Not once was the opportunity lost to go in search of the positive rather than seek refuge in the negative. Both sides, but particularly Wasps, were wonderfully alert and constant in their support, crisp, clean and accurate in their passing and handling. It was a joyous celebration of a game which broke free from the shackles of its laws and rose above the conditions, which were far from ideal.
Furthermore, the match was admirably controlled by a referee clearly in tune with the players. It was in stark contrast to the unrelieved monotony of some contests of recent memory, the level of skill and sleight of hand from both sides occasionally defying the eye as well as belief.

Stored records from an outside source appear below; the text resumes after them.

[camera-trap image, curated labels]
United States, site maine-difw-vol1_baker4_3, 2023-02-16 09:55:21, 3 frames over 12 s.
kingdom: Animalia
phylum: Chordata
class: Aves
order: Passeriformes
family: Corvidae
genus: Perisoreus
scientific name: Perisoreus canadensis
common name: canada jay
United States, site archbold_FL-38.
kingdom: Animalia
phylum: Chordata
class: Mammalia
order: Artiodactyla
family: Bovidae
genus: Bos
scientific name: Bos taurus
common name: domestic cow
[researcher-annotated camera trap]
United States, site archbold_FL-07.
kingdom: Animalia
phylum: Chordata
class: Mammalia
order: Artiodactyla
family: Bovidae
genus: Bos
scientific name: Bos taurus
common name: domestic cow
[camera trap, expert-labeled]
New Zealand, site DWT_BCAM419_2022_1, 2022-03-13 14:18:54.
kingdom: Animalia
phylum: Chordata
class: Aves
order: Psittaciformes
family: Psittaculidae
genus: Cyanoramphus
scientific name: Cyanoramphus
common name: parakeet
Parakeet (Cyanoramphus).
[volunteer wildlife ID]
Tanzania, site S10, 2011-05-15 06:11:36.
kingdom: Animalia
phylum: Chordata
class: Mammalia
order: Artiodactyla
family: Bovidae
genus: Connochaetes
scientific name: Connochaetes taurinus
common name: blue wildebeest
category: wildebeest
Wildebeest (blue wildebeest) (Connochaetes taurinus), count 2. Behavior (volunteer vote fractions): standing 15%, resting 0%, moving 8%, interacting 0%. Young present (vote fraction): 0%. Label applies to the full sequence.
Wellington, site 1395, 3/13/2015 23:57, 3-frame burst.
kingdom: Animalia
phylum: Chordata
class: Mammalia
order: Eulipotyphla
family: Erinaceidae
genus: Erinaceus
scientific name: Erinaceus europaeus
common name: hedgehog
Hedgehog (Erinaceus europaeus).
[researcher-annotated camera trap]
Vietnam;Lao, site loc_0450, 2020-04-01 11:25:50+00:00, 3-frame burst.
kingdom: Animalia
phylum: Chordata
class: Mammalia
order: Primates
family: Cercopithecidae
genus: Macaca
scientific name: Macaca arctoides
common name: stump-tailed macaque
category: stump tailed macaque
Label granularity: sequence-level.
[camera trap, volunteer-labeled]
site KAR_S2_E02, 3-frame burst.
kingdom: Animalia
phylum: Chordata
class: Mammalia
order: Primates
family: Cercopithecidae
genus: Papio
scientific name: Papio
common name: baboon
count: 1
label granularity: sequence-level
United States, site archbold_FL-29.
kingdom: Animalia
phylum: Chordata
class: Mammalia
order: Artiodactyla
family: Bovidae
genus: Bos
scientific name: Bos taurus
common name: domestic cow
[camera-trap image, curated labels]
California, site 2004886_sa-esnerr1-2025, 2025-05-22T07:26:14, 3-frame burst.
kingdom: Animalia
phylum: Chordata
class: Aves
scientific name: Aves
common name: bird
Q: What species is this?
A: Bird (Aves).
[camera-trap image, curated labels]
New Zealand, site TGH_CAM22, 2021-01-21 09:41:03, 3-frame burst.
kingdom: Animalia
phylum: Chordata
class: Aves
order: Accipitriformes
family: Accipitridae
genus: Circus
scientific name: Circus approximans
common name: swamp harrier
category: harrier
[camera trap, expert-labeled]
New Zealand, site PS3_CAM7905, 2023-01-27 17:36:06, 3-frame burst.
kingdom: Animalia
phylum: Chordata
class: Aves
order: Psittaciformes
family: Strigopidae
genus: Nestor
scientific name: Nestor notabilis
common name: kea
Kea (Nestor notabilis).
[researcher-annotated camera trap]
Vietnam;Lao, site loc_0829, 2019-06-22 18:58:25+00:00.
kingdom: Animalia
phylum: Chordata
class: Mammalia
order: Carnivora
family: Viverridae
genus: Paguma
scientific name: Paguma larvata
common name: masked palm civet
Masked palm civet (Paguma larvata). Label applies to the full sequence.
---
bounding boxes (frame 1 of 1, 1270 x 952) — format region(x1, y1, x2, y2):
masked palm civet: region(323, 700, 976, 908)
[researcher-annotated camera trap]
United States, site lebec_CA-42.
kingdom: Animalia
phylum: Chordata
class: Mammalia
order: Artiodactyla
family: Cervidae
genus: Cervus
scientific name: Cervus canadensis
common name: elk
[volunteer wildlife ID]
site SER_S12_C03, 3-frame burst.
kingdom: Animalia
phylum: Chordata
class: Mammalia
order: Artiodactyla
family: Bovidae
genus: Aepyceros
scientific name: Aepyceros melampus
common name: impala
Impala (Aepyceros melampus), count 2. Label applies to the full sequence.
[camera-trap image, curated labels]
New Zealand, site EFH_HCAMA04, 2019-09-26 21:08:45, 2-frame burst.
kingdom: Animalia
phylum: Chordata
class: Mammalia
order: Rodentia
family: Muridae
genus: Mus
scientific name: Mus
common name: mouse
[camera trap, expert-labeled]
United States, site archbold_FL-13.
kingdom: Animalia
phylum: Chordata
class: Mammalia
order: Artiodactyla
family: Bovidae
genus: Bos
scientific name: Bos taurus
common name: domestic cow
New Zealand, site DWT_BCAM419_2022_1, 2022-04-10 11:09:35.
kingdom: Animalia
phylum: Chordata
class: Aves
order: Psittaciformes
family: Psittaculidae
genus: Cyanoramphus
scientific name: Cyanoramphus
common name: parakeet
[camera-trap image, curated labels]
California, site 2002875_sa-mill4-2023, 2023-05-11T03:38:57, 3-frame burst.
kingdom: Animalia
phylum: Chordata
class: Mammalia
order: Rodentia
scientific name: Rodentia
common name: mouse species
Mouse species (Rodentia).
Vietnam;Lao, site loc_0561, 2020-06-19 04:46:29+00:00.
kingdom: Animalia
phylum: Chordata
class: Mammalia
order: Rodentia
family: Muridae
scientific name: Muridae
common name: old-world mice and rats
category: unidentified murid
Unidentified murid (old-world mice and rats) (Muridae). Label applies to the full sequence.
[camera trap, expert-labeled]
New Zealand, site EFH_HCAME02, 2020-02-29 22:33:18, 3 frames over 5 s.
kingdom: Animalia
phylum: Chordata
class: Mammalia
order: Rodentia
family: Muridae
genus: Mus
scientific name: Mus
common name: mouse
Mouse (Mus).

Such high-risk rugby played as it was in a strong wind and under intermittent squalls of rain was bound to produce mistakes, but that only heightened the level of entertainment. The tries were mostly well-constructed gems of teamwork and timing, none better than the two lethally sharp blows struck by Wasps midway through the second half which finally broke Northampton's brave resistance. The first came when Lawrence Dallaglio, now beginning to look like the genuine article on the blind side, combined well with his back-row colleagues and the second, two minutes later, when forwards and backs swept towards the line in sweet unison, and it was Phil Hopley who was rewarded with the try.
Not so long ago a side eschewing a dozen or more kickable penalties would have been considered certifiable, but it has been Wasps' unshakeable belief that the running game is the way ahead not only for them but for rugby in general. In this they are ahead of their time.
Their tactics paid off handsomely yesterday, when a short penalty inside the Northampton 22 put Paul Delaney over in the corner. The Wasps hooker would have scored a second try in the same position had he not spilled Steve Pilgrim's pass following a move of bewildering speed covering 50 yards.
By this time Northampton were finding it almost impossible to stem the flow as wave after wave of Wasps' attacks rocked them backwards. They had no response to the mobility of the opposition forwards; and even the most sceptical must now be convinced of the merit of a tactical plan which can bear such satisfying fruit. Dallaglio, Ryan and Wilkins are proving to be a supreme blend in the back row, Childs and Damian Hopley are combatively sharp in the centre, and Rob Andrew, the director and master planner, is revelling in the game which is his natural one, but one for which so many thought him unsuited.
Northampton, with the bond created from the shared suffering of their wretched start to the season, competed strongly for all but the last quarter. Martin Bayfield gambolled across the open spaces, Paul Grayson looked more authoritative at fly-half, and Tim Rodber played closer to his known form. It was his interception of Andrew's pass which launched him on a thrilling 75-yard dash to the Wasps line and a try which put Northampton ahead after 20 minutes. They led briefly again before half-time when Grayson kicked his second penalty and again 10 minutes into the second half when he converted his third. But after Dallaglio's try their only response came with the final act of the match when Budge Poutney crossed for a try. It was wholly appropriate that a game of such spectacular movement should have ended in this fashion. Rugby is alive and, thank heavens, not kicking but running.
Wasps: J Ufton; P Hopley, G Childs, D Hopley, S Pilgrim; R Andrew, S Bates; D Molloy, P Delaney, I Dunston, M Greenwood, N Hadley, L Dallaglio, C Wilkins, D Ryan (capt).
Northampton: S Juds; K Morgan, N Beal, M Allen, H Thorneycroft; P Grayson, M Dawson; M Hynes, A Clarke, M Lewis, J Phillips, M Bayfield, T Rodber (capt), B Poutney, G Seeley.